[Spatial reasoning question data]
-- begin --

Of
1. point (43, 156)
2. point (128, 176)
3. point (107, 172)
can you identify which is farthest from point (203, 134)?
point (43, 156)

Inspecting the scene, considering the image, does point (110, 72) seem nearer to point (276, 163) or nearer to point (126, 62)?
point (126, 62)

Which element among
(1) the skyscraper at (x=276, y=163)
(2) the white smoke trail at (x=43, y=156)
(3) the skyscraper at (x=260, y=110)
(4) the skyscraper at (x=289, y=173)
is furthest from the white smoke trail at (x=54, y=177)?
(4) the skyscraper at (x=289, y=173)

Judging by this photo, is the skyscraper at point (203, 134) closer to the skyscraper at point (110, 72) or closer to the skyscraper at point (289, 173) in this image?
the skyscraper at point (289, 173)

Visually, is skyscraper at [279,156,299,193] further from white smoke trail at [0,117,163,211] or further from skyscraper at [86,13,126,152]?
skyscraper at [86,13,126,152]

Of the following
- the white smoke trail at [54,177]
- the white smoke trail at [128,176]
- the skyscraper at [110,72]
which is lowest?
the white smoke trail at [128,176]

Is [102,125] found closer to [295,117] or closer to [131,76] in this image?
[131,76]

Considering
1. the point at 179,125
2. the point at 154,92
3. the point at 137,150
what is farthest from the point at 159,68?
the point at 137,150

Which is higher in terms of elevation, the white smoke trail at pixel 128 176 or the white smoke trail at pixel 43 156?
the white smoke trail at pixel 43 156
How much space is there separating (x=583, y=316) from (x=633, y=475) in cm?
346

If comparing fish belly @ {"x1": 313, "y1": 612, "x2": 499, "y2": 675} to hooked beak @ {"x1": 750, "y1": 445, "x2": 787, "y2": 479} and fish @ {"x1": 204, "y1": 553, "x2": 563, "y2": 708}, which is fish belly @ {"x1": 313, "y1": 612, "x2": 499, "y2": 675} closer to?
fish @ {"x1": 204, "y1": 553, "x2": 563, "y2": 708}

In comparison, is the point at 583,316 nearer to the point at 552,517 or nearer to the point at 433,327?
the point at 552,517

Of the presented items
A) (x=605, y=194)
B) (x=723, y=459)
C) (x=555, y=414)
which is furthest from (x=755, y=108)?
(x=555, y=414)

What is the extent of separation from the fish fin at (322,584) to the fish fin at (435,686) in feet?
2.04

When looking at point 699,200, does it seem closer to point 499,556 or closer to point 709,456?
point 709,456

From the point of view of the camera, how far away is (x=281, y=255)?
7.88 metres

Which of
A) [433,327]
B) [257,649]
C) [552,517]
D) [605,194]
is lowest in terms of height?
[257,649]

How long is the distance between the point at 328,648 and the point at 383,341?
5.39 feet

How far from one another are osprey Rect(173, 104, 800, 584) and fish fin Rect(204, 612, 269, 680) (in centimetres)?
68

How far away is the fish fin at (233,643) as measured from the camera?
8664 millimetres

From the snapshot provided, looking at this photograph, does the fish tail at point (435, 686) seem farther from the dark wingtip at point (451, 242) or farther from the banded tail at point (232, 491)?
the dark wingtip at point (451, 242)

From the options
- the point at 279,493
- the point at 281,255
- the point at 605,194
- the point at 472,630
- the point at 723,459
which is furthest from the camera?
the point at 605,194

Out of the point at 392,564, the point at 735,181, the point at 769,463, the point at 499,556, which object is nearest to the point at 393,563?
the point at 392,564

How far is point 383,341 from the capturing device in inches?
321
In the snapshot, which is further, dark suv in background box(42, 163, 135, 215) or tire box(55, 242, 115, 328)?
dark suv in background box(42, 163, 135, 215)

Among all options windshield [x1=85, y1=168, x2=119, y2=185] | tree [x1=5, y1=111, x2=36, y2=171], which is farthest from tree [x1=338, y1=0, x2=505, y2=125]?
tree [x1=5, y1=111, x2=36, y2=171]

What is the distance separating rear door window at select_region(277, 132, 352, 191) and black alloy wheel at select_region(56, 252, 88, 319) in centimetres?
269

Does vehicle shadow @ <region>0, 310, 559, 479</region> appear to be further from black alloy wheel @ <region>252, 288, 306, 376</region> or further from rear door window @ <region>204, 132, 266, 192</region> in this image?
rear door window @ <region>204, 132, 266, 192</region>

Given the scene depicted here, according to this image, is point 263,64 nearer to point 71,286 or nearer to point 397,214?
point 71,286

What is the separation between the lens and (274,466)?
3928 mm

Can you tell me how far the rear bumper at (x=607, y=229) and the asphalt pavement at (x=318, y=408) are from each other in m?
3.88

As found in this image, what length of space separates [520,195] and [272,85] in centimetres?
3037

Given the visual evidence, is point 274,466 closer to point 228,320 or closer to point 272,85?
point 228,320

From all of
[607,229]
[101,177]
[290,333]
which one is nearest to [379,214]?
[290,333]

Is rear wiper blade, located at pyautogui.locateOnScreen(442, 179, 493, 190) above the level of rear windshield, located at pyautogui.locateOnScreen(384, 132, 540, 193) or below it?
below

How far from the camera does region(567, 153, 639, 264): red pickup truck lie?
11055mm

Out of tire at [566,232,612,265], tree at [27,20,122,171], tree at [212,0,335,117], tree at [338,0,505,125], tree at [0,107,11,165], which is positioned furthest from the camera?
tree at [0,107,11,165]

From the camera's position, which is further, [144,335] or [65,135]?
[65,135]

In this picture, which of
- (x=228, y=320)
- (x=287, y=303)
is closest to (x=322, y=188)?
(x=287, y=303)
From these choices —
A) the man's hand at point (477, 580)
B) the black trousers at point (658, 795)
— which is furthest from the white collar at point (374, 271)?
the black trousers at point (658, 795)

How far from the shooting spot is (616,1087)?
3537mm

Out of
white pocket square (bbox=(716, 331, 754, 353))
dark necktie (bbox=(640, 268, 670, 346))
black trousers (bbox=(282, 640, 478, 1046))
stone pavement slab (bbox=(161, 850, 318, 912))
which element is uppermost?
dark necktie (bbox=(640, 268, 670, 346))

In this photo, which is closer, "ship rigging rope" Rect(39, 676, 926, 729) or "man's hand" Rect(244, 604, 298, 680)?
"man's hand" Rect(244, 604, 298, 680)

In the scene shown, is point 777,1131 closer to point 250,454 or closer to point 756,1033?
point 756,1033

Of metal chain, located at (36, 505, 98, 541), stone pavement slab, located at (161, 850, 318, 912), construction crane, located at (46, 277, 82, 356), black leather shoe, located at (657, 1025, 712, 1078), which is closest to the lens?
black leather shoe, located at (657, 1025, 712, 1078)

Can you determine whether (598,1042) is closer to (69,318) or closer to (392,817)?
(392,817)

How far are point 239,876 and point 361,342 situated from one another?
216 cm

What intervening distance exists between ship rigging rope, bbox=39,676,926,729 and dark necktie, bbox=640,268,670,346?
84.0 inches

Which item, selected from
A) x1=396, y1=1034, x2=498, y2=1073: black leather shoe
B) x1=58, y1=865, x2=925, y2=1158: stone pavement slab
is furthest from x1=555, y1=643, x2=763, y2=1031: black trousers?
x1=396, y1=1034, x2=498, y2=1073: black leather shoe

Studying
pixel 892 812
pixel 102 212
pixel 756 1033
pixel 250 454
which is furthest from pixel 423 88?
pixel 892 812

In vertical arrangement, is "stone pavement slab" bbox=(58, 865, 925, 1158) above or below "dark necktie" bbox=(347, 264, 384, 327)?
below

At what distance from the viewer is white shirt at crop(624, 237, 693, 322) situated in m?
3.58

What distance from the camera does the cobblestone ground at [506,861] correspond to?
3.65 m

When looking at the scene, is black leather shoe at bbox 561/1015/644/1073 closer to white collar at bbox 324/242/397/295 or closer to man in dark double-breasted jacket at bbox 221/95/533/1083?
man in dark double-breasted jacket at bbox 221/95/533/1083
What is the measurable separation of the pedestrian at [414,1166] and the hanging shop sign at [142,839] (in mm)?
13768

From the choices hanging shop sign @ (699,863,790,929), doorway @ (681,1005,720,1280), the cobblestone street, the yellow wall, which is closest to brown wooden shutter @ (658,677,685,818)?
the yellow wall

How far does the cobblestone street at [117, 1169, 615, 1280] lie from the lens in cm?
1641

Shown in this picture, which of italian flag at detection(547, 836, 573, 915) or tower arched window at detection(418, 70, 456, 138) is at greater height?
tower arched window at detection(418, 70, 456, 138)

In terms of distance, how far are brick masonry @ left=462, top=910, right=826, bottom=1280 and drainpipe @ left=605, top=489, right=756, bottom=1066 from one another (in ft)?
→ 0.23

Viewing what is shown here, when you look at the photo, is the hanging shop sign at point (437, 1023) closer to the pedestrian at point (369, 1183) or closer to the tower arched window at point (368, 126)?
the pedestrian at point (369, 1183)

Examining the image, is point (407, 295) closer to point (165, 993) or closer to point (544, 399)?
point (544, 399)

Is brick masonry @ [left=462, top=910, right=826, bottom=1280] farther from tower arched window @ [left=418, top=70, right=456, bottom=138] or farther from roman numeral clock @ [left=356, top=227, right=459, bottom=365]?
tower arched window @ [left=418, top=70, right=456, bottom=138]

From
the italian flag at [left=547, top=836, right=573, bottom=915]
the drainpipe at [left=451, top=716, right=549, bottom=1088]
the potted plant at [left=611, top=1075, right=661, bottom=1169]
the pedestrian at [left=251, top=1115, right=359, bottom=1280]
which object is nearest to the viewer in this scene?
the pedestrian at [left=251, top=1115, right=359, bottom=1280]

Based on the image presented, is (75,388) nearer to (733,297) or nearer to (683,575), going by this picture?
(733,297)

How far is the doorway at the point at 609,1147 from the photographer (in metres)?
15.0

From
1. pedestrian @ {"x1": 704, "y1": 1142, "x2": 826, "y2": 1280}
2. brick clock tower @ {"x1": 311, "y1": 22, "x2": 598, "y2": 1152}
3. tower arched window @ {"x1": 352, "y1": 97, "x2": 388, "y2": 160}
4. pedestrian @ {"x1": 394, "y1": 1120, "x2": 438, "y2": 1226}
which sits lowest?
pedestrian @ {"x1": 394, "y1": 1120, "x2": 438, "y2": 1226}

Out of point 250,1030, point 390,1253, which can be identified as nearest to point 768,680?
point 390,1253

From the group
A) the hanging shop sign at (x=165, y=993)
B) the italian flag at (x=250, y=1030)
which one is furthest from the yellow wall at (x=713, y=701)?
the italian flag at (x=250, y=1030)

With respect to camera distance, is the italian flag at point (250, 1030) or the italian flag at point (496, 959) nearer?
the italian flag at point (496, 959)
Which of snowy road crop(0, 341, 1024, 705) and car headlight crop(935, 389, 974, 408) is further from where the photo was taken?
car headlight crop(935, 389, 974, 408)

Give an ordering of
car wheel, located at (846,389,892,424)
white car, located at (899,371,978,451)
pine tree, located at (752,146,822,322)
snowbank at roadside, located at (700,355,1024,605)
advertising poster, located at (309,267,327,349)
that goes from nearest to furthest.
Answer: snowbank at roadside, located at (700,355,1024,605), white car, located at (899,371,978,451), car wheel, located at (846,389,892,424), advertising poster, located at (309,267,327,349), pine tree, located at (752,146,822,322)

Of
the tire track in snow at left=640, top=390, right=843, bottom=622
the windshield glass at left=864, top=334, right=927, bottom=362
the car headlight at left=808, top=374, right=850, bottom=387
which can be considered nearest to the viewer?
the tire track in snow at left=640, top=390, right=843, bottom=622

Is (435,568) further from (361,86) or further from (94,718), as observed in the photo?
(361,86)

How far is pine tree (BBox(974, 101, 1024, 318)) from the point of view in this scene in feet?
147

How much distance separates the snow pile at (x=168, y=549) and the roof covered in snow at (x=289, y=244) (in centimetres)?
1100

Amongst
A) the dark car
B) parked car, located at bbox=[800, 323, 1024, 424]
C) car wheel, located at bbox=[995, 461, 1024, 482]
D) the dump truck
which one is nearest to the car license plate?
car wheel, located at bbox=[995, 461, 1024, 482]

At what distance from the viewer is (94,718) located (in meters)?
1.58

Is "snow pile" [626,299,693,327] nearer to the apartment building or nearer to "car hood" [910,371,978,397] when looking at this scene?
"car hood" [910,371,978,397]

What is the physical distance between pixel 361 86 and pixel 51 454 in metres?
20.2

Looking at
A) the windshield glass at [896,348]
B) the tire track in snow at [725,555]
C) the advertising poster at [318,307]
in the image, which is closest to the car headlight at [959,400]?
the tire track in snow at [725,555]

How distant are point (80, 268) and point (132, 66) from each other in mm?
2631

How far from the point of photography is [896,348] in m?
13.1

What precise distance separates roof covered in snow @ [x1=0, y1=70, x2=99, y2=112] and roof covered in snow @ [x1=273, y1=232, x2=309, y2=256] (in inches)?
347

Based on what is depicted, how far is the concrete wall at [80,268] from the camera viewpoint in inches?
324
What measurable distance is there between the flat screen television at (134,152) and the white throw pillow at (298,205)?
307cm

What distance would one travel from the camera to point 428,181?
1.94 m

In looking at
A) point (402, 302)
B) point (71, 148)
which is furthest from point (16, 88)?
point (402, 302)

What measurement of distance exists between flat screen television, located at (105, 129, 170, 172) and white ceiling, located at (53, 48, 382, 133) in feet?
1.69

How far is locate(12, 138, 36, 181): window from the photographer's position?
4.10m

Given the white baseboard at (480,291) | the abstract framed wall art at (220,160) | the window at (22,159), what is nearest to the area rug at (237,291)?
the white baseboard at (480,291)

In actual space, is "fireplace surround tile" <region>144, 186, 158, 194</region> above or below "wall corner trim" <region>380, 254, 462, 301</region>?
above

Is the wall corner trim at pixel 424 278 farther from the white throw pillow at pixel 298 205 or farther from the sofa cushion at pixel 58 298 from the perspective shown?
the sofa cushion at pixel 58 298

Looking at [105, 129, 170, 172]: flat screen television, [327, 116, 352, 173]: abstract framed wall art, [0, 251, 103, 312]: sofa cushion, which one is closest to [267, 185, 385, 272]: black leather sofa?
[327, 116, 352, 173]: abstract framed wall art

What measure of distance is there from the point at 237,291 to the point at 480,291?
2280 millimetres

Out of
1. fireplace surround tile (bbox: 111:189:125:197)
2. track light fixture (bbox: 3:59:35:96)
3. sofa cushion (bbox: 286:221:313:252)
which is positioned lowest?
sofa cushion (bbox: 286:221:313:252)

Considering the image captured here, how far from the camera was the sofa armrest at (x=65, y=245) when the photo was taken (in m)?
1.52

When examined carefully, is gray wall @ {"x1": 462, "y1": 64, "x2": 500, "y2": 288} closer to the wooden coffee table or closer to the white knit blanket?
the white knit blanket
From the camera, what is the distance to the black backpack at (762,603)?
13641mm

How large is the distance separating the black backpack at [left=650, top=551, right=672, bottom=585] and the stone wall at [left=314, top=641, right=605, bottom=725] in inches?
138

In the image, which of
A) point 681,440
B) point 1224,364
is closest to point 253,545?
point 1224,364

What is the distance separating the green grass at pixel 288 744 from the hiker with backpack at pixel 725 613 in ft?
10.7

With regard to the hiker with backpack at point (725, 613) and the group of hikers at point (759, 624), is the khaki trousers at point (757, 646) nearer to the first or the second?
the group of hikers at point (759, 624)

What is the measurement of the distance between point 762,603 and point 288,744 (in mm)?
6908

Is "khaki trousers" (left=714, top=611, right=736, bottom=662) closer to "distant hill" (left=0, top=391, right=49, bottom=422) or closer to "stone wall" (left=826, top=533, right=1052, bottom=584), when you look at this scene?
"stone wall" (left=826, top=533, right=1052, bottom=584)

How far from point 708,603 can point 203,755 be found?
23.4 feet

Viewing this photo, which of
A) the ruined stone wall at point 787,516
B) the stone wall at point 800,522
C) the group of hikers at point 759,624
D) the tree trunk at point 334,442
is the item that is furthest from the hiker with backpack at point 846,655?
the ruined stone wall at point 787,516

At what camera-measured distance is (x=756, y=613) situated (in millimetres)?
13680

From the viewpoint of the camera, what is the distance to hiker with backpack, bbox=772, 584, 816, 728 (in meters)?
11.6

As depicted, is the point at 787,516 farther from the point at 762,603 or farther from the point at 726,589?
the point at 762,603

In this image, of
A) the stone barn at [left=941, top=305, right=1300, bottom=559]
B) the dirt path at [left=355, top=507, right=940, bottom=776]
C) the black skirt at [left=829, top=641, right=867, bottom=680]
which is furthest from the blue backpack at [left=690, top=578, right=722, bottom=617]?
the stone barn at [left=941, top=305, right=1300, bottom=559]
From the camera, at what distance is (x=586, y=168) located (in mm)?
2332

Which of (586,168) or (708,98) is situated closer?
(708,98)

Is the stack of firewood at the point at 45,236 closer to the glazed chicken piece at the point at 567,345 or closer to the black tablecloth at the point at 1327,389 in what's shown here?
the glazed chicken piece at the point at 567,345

-- end --

YOUR TASK
Using the material above, reproduce exactly the line that contains "In this image, of" and all lines after it through the last one, and only those.

SOLUTION TO THE EXERCISE
In this image, of
A) the stone barn at [left=941, top=305, right=1300, bottom=559]
B) the dirt path at [left=355, top=507, right=940, bottom=776]
C) the black skirt at [left=829, top=641, right=867, bottom=680]
which is furthest from the blue backpack at [left=690, top=578, right=722, bottom=617]?
the stone barn at [left=941, top=305, right=1300, bottom=559]
From the camera, at what distance is (x=586, y=168) located (in mm)?
2332

Which of (586,168) or (708,98) is situated closer?
(708,98)

Is the stack of firewood at the point at 45,236 closer to the glazed chicken piece at the point at 567,345 or closer to the black tablecloth at the point at 1327,389 in what's shown here?
the glazed chicken piece at the point at 567,345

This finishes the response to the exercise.